Clearwell Systems has predicted an increased role for Early Case Assessment, E-Discovery Staffing and Platform-Based Solutions in its top 10 predictions for e-discovery in 2010.

Based on insights gathered from industry experts, enterprises and law firms, Clearwell expects one of the most significant priorities in the year ahead to be a greater focus on controlling e-discovery costs, and gaining better control over the entire, complex process. As a result, legal and IT departments are becoming more strategic about managing their electronic data while they proactively bring e-discovery in-house.

Clearwell's Top 10 Electronic Discovery Predictions for 2010 include:

1. Early case assessment (ECA) moves from a "nice to have" to a "must have" requirement for any matter involving electronically stored information (ESI). In 2009, ECA moved into the mainstream as a methodology to quickly understand case facts, assess risk and lower both data processing and attorney review costs. However in 2010, with the advancement of products and the increased socialization within the bar and the litigation support community, ECA will graduate into a core methodology for savvy litigators regardless of matter type or size.

2. Appetites for broad information lifecycle management initiatives will diminish as organizations will realize these programs are far too complex to solve specific pain points, and they often take too much time (measured in years) to execute. The economic reality is that these holistic, cross-systems, cross-department initiatives often fail to demonstrate the return on investment necessary in today's challenging economy.

3. Staffing roles will continue to evolve with a newfound focus on project management. The role of an in-house e-discovery coordinator will emerge as more of a project manager across the entire e-discovery process and has expertise in both, legal and IT. This shift will become increasingly necessary as e-discovery evolves into a standard business process that is repeatable, measurable, and defensible.

4. Data analytics and statistical methodologies will gain traction to augment the type of subjective decision making approaches that have historically formed the backbone of the e-discovery search and review processes. These objective methodologies have long been called on as best practices by the likes of the Sedona Working Group. In 2010, they will start to move from theoretical to practical task as e-discovery tools increasingly move in-house.

5. Integrated e-discovery platforms will finally become a reality as customers graduate from painfully stitching point solutions together, thus requiring less physical document exporting and importing between applications, cutting costs and increasing defensibility.
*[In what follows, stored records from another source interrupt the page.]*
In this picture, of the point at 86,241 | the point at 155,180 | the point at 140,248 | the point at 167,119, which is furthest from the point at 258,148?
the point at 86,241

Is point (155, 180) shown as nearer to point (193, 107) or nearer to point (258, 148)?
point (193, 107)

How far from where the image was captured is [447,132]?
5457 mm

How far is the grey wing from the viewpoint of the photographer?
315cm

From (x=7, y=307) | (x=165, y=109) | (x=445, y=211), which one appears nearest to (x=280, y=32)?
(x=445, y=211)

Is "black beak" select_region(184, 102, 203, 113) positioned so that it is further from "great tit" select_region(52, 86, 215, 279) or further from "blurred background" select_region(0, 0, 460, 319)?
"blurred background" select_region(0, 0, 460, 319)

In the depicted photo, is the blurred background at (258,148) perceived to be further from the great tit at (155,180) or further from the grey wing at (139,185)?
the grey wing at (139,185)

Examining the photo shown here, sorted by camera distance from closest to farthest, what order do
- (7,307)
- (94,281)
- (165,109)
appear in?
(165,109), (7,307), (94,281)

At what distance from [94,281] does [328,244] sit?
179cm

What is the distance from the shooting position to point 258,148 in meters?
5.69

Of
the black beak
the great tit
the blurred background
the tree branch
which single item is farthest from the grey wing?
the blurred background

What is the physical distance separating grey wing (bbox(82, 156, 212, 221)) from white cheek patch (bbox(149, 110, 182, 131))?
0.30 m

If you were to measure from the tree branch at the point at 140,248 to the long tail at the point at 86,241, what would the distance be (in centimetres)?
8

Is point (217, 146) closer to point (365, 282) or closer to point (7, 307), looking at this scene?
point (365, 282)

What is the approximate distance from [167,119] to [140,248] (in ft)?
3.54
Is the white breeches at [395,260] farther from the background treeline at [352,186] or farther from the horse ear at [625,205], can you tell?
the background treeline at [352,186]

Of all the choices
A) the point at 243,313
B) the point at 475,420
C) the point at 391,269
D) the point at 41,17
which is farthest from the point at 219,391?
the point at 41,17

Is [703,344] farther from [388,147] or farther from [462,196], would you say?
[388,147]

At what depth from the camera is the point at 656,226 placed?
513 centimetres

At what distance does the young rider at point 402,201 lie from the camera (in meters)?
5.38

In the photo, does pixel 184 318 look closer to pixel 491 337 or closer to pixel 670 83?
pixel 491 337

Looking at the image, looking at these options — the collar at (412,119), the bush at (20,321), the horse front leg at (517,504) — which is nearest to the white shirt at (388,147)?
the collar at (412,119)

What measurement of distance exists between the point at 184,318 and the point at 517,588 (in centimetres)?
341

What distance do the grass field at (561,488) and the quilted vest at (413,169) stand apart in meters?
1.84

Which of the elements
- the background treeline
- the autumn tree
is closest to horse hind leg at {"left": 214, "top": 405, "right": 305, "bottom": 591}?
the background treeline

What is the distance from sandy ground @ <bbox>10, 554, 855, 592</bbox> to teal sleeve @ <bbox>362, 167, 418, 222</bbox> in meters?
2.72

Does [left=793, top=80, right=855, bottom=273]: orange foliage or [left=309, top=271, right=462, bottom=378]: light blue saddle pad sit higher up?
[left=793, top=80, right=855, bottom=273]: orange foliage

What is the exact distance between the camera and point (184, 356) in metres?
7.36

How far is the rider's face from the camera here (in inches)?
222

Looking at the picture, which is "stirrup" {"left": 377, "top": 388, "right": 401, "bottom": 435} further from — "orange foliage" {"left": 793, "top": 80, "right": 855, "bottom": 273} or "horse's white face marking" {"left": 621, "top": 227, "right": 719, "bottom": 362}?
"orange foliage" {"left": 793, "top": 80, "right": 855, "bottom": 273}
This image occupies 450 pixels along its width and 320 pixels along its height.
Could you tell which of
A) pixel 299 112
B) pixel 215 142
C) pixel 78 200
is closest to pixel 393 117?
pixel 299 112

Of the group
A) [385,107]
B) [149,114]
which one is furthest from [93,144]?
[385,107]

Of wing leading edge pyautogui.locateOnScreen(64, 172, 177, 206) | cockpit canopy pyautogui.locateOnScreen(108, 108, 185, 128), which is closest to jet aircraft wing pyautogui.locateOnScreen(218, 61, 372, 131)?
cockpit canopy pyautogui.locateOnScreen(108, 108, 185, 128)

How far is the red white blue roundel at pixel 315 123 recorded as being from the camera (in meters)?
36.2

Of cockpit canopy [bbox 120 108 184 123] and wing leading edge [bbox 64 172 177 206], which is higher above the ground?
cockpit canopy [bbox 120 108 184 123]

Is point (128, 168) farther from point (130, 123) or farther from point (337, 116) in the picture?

6. Associate-based linear document review processes will gradually go extinct, as both clients and law firms grow tired of expensive, brute force review processes. Data minimization using ECA products will reduce the number of documents reviewed. More review work will either be in-sourced or managed with specialized contract attorneys, who are often less expensive and better trained for this type of work.

7. FRE 502 (the Federal Rule of Evidence 502 was enacted in the US in 2008 to help alleviate the costs of electronic discovery) and "clawback" agreements will be increasingly used to reduce the need for any manual, eyes-on review, although many litigators will resist this trend because of the fears of "un-ringing the bell" when privileged information is disclosed in any context. Nevertheless, as ESI volumes increasingly become unmanageable, even reluctant attorneys will become increasingly comfortable with a less manual review process for ESI.

8. Alternatives to the much-lauded EDRM model will gain traction, as practitioners strive to find an even better, and perhaps more practical, project management framework, in many cases still acknowledging the role that the EDRM has taken in forming the lingua franca of the e-discovery industry.

9. The push for cooperation in the e-discovery process will make incremental progress. Increasingly, this type of cooperation, as strongly advocated by the Sedona Working Group, will be forced by judges and local rules. Sedona has been successful in getting the bench on board this initiative and there are now more than 100 judges who have signed up to show their support.

10. "Cloud" computing will begin to impact how e-discovery data preservation/collection is done, both in terms of social media and traditional applications. Companies will increasingly block social media applications due to fears surrounding the inability to preserve and collect this content. Companies will also demand that e-discovery products support preservation/collection from applications sitting in the cloud without significant degradation in performance and response times.

"In 2010 the bottom line will still be what matters first and foremost. By bringing e-discovery in-house, enterprises can have increased visibility into the costs involved, better control over the process of reviewing and processing electronic evidence, and a more strategic approach to their cases," said Dean Gonsowski, vice president of e-discovery services at Clearwell Systems.

"Given the steady pace of litigation and regulatory requests, we expect e-discovery next year to be regarded even more so as a core business process within the enterprise -- like sales, finance and manufacturing -- versus the reactive fire-drill it has been in the past."